Today we honour revolutionary civil rights leader Stokely Carmichael, who died from cancer on this day aged 57. In June 1966, Carmichael was catapulted to worldwide fame overnight when, at a high-profile rally organised by Martin Luther King, Jr., he took to the podium and – with his fist in the air – shouted: “We been saying ‘freedom’ for six years and we ain’t got nothin’. What we gonna start saying now is ‘BLACK POWER!’” Although Carmichael did not originate the phrase, he undeniably popularised it; when the New York Times reported his speech on its front page the following day, “Black Power” instantly became a part of the national vocabulary – polarising the civil rights movement, striking terror into much of White America and thrusting Carmichael into the limelight as the ’60s most militant and radical black leader. One of the original anti-segregation Freedom Riders and chairman of the Student Non-Violent Co-ordinating Committee (SNCC), Carmichael endured 27 arrests before rejecting Martin Luther King, Jr.’s policies of non-violence and integration. Taking inspiration instead from Malcolm X, Carmichael’s Black Power crusade demanded more than just civil rights and integration into the mainstream of white American society… it demanded a separate identity and genuine political power for and on behalf of black Americans. Black Power captured, indeed defined the zeitgeist of the late 1960s and Stokely Carmichael’s immense contribution to African American self-identity cannot be overestimated.

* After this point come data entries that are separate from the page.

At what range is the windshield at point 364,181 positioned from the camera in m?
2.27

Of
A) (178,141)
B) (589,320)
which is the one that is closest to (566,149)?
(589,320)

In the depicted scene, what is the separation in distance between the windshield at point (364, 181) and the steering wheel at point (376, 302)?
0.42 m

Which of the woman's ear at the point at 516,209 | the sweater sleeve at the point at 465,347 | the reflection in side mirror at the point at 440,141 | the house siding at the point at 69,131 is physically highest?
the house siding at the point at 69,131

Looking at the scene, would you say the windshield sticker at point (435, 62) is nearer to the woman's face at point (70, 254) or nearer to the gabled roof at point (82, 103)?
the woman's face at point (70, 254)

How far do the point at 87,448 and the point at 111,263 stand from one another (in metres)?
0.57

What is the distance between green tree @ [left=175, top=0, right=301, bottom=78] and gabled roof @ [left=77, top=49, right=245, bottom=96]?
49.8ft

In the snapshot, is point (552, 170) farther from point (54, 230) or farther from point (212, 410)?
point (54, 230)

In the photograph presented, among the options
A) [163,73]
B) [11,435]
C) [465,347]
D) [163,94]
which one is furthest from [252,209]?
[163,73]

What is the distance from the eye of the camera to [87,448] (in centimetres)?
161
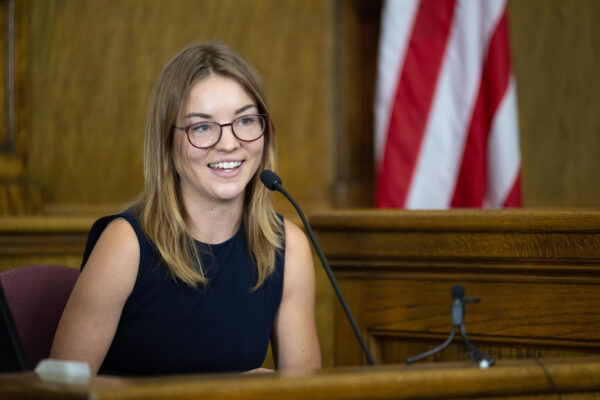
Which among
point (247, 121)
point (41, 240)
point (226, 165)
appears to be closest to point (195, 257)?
point (226, 165)

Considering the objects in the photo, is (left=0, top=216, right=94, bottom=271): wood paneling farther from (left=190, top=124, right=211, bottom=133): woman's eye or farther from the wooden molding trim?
(left=190, top=124, right=211, bottom=133): woman's eye

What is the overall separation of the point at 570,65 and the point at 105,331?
2.11 metres

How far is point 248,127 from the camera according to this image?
1848 millimetres

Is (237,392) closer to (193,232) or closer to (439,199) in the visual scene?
(193,232)

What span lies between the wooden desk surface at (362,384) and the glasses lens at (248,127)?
0.88 metres

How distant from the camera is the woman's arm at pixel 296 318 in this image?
6.34 feet

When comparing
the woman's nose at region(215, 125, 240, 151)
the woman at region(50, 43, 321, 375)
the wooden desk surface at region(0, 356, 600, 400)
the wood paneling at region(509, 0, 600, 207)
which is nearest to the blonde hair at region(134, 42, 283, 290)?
the woman at region(50, 43, 321, 375)

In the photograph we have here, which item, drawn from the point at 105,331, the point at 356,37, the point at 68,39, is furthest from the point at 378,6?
the point at 105,331

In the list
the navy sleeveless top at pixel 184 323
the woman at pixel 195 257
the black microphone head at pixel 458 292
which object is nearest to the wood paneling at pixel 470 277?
the woman at pixel 195 257

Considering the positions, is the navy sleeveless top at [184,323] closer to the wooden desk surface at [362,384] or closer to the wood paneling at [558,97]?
the wooden desk surface at [362,384]

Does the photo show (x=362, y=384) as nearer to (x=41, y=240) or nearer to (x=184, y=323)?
(x=184, y=323)

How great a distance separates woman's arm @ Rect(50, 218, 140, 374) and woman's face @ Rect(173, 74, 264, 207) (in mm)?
193

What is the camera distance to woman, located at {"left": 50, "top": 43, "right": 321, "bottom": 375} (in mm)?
1718

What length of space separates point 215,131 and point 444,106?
51.8 inches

A brilliant and fiery orator, famously described as “appearing to strut when he was standing still”, Carmichael was ousted from SNCC when his rhetoric became too radical. He next accepted an invitation to join the newly formed Black Panther Party for Self-Defence as their ‘honorary prime minister’ and, for a while, Carmichael’s uncompromising militancy fit well with the Panthers’ urban guerrilla tactics and anti-imperial ideologies – Carmichael having already denounced the Vietnam War as America’s imperialist attempt to subjugate a Third World people. But he soon proved to be too radical even for the ultra-radical Panthers, and disassociated himself from the BPP after they altered their strict separatist strategy to form alliances with white activists. Like W.E.B. Du Bois before him, Carmichael became disenchanted with the civil rights movement and thereafter redirected his energies to Pan-Africanism. In 1969, he moved to Guinea-Conakry in Africa and changed his name to Kwame Ture in honour of the two African leaders who became his patrons.
But even in self-imposed exile, Stokely Carmichael never relinquished his dream for complete black reform, devoting the rest of his life to an explicitly socialist Pan-African vision. More than any other black leader of the 1960s, he retained his militant stance and – despite the many advances in American and worldwide civil rights – maintained these rights were largely superficial and in no way enough. “Many of you have already accepted their laurels and do not even pretend to see the need for further reforms,” he wrote in 1988 to a former SNCC colleague. “For them the ’60s put everything in place and they did it. Well, I still see Revolution and continue to work for it.”
Indeed, until his death, Stokely Carmichael continued to answer his phone with the same battle cry he’d sounded for nearly 30 years: “Ready for the revolution!”